Red Flags for Job Searching on Craigslist
Looking for a new couch, a car, or even a new job? Craigslist has proven to be that go-to place for everything. Unfortunately, most jobseekers flock to the popular website for the same reasons many scam artists do: it’s free (for most listings), easy to use, and literally has something for everyone.
Often times sketchy job listings stick out like sore thumbs, in other instances, it takes a little bit of research (and some skepticism) to sniff out the fishy details of the job post. You can find legitimate employment opportunities on Craigslist. However, always proceed with caution and use these five red flags to help you determine if a job lead is good or too good to be true.
- Vague, generic descriptions
Craigslist wasn’t built as a job search website and therefore doesn’t require users to list a company name, job requirements, or even basic contact information. Not only does this make it difficult to do research on the company, but it raises questions about why these simple pieces of information were left out in the first place.

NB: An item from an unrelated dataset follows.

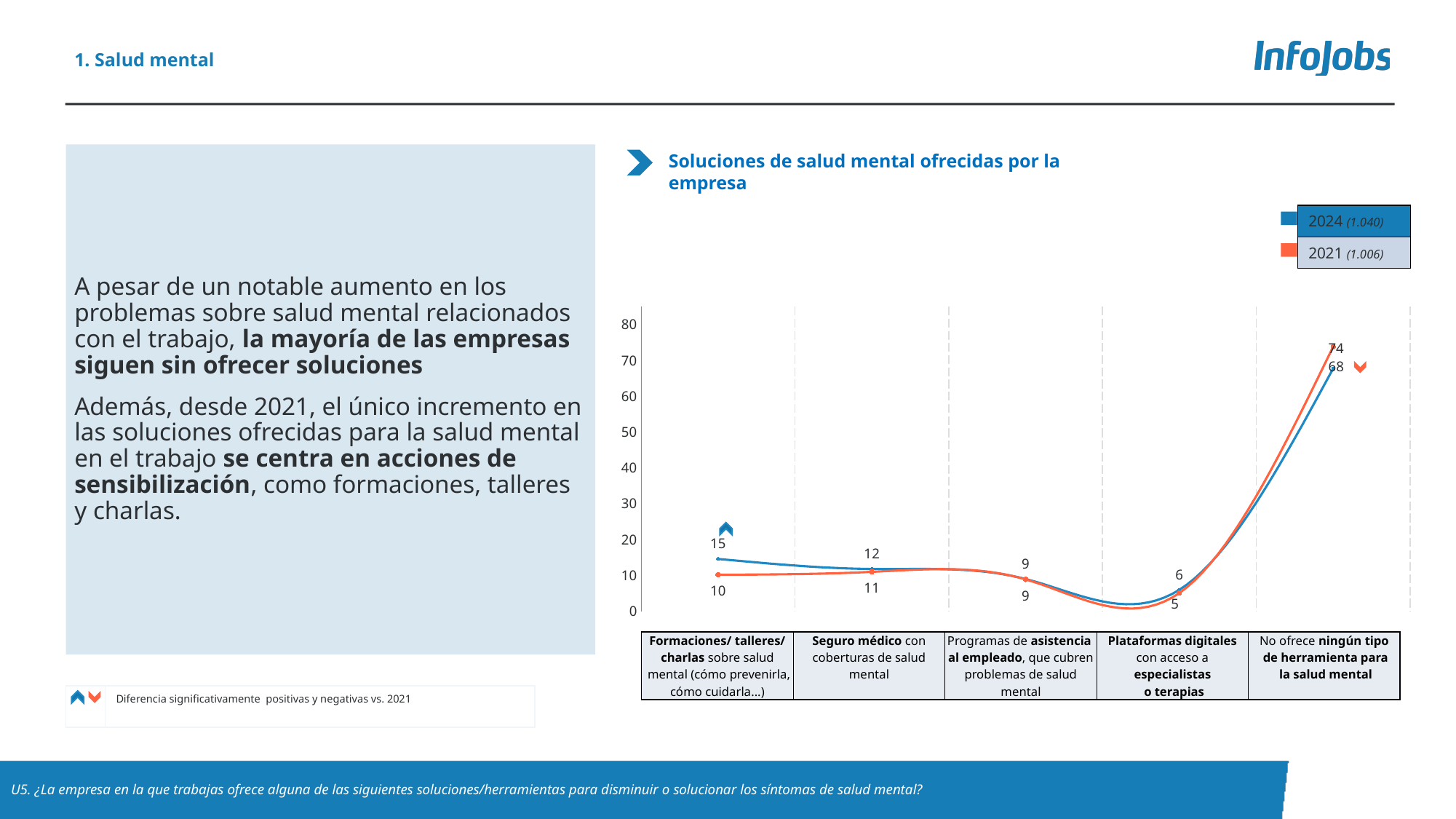
What is the difference between the 2021 and 2024 values for 'No ofrece ningún tipo de herramienta para la salud mental'? 6 How many categories are shown on the x axis of the chart? 5 What kind of chart is shown on the slide? line chart What is the 2021 value for 'Plataformas digitales con acceso a especialistas o terapias'? 5 What is the 2021 value for 'Seguro médico con coberturas de salud mental'? 11 What is the 2024 value for 'Formaciones/ talleres/ charlas sobre salud mental'? 15 How many series does the legend list? 2 For 'Formaciones/ talleres/ charlas sobre salud mental', which year has the larger value, 2024 or 2021? 2024 What is the title of the chart? Soluciones de salud mental ofrecidas por la empresa Which category has the lowest 2021 value? Plataformas digitales con acceso a especialistas o terapias What is the 2024 value for 'No ofrece ningún tipo de herramienta para la salud mental'? 68 Which category has the highest 2024 value? No ofrece ningún tipo de herramienta para la salud mental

- Asking for too much personal information
Many job ads are designed to lure unsuspecting jobseekers into revealing personal information as a ploy to either steal their identity or gain access to their bank accounts. Never give out information such as your social security number, bank account details, or even your home address. This type of information is usually not required until much later in the hiring process or until after a formal job offer has been made.
- Questionable email addresses
It’s not uncommon to find job ads that use one of Craigslist’s anonymous reply emails. Though this can cause some uncertainty about who your resume is going to, it’s not a tell-tale sign that a job is a scam (many legitimate business actually use this system). Instead, be wary if a prospective employer is reaching out to you via a personal or non-company email address. Most hiring managers will have an email address that corresponds to their company (for instance, Paul@company.com).
Is the job ad rife with misspelled words and poor grammar? Is there an excessive use of dollar signs and exclamation points? Is it unclear what the job actually entails? While a few typos are easy to overlook, a job ad that looks like it’s been written by a toddler usually warrants a red flag.
- Too good to be true
In most cases, if a job lead sounds too good to be true it probably is. And while you should approach any Craigslist job lead with caution, jobseekers should be mindful of how Hawaii’s low unemployment rate is playing into the advertisement of local jobs. A dwindling talent pool means that desperate employers are pulling out all the stops to attract high quality employees – whether it’s offering a higher salary, attractive benefits and perks, or even a bonus upon accepting a position.
At the end of the day, you should always exercise good judgement and common sense when pursuing a job lead on Craigslist. The tips above provide some guidelines, but remember that they aren’t fool-proof – a job listing of a legitimate small business could come off as suspicious, while some job scams are so well-fabricated you’d never know they were phony.